━━━ SELECTED EXTRACT ━━━

After having been idled by sit-ins for four years, Tunisia’s state-owned phosphate mines are open again. Why they closed was just one example of a trend that has emerged across North Africa in the wake of the Arab Spring. A potent brew of reinvigorated faith in the power of popular protest and expectations of a better future propelled local communities to hold extractive industries hostage and to disrupt their activities unless the companies gave in to their demands. More often than not, protesters want more of the companies’ profits to stay in the protesters’ communities and less to be sent to faraway capital cities. As one protester in southern Algeria said, “The cow is here, but the milk is there.” Protesters want more milk.
Here are some examples: In late 2012, drivers at Algeria’s largest natural gas facility went on strike, demanding more pay and more hires. Toward the end of 2013, guards at Libyan oil ports who wanted more money closed Libya’s four largest export terminals for almost six months. Other protesters with other demands – jobs, pay raises, healthcare, education – disrupted oil and gas facilities throughout the country. Libya’s oil and gas production is 60 percent below pre-Arab Spring levels. In 2014, protesters in the Algerian oil hub of Hassi Messaoud demanded more housing and social services. Elsewhere in Algeria, protesters in Salah tried to block efforts to initiate shale gas exploitation in early 2015.
What’s sustaining the protests? For one, they work. An oil company in Libya that was targeted by a sit-in ended up hiring more than twice the number of employees that it needed. Likewise, over the course of the last four years, Tunisia’s phosphate company increased its payroll by an astounding 300 percent in an attempt to mollify protesters. The jury is still out on whether Algeria will go ahead with fracking near In Salah, but the protesters have certainly caused the government in Algiers to press the pause button.

━━━ DATA SHOWN ━━━

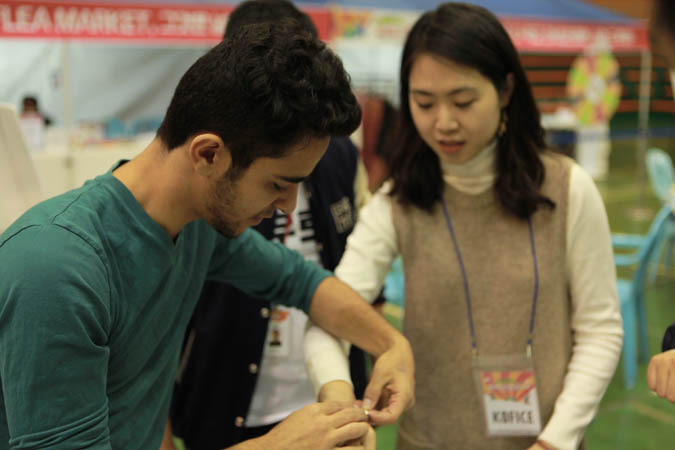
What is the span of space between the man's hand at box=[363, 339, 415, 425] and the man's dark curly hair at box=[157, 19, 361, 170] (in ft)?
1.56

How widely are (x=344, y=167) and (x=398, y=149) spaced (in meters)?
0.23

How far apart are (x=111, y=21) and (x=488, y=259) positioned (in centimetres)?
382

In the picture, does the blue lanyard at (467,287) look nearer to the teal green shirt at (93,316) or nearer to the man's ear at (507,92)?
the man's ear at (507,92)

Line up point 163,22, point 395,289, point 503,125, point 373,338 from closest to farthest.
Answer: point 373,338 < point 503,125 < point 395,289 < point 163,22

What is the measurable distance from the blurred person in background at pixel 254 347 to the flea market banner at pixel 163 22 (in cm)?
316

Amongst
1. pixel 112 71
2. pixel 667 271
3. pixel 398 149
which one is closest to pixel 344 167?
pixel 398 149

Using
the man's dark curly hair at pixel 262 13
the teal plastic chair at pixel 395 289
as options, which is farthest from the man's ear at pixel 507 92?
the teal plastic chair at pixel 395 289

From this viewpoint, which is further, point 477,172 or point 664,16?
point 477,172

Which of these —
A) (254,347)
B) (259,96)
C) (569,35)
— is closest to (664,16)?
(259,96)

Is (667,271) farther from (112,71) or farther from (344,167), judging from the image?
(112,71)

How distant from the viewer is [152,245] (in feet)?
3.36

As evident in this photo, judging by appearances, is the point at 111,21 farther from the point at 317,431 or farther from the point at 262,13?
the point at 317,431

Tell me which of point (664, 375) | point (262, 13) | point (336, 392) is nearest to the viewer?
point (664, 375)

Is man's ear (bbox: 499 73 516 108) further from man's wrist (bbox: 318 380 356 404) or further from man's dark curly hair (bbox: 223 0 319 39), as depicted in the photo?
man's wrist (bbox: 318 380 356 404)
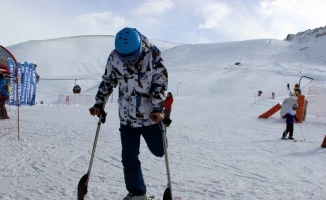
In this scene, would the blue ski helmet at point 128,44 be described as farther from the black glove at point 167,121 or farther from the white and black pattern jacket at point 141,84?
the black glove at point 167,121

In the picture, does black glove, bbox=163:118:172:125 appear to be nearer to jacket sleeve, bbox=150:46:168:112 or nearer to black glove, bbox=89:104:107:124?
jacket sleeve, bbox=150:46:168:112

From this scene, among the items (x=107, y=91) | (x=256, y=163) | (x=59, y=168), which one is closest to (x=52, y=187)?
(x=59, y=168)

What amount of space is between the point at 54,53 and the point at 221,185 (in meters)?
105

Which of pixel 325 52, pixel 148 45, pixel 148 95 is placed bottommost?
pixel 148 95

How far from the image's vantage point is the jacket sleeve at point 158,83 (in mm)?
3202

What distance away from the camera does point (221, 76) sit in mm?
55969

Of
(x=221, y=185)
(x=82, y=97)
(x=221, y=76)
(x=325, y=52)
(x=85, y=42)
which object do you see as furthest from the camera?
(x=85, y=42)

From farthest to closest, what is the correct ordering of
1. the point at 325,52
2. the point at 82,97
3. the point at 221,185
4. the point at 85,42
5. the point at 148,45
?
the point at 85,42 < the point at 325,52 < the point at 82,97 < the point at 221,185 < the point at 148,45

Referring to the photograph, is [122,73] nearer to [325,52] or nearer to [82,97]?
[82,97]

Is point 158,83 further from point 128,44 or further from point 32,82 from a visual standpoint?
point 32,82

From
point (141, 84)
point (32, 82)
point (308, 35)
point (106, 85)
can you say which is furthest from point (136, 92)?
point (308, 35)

━━━

TASK REQUIREMENTS:
[1] Based on the passage on North African protests, decide whether each statement agrees with the text, answering yes or no and quoting the words that settle it: (a) Libya's oil and gas production is 60 percent below pre-Arab Spring levels; (b) Tunisia's phosphate company raised its payroll by 200 percent; (c) guards at Libyan oil ports shut the four largest export terminals for almost a year.
[2] Copy the passage on North African protests from "What’s sustaining the" up to and including "the pause button.", changing "payroll" to "workforce".
The rows play no part in what comes next.

TASK-BY-TASK ANSWERS:
[1]
(a) Yes: "Libya’s oil and gas production is 60 percent below pre-Arab Spring levels."
(b) No: "increased its payroll by an astounding 300 percent"
(c) No: "closed Libya’s four largest export terminals for almost six months"

[2]
What’s sustaining the protests? For one, they work. An oil company in Libya that was targeted by a sit-in ended up hiring more than twice the number of employees that it needed. Likewise, over the course of the last four years, Tunisia’s phosphate company increased its workforce by an astounding 300 percent in an attempt to mollify protesters. The jury is still out on whether Algeria will go ahead with fracking near In Salah, but the protesters have certainly caused the government in Algiers to press the pause button.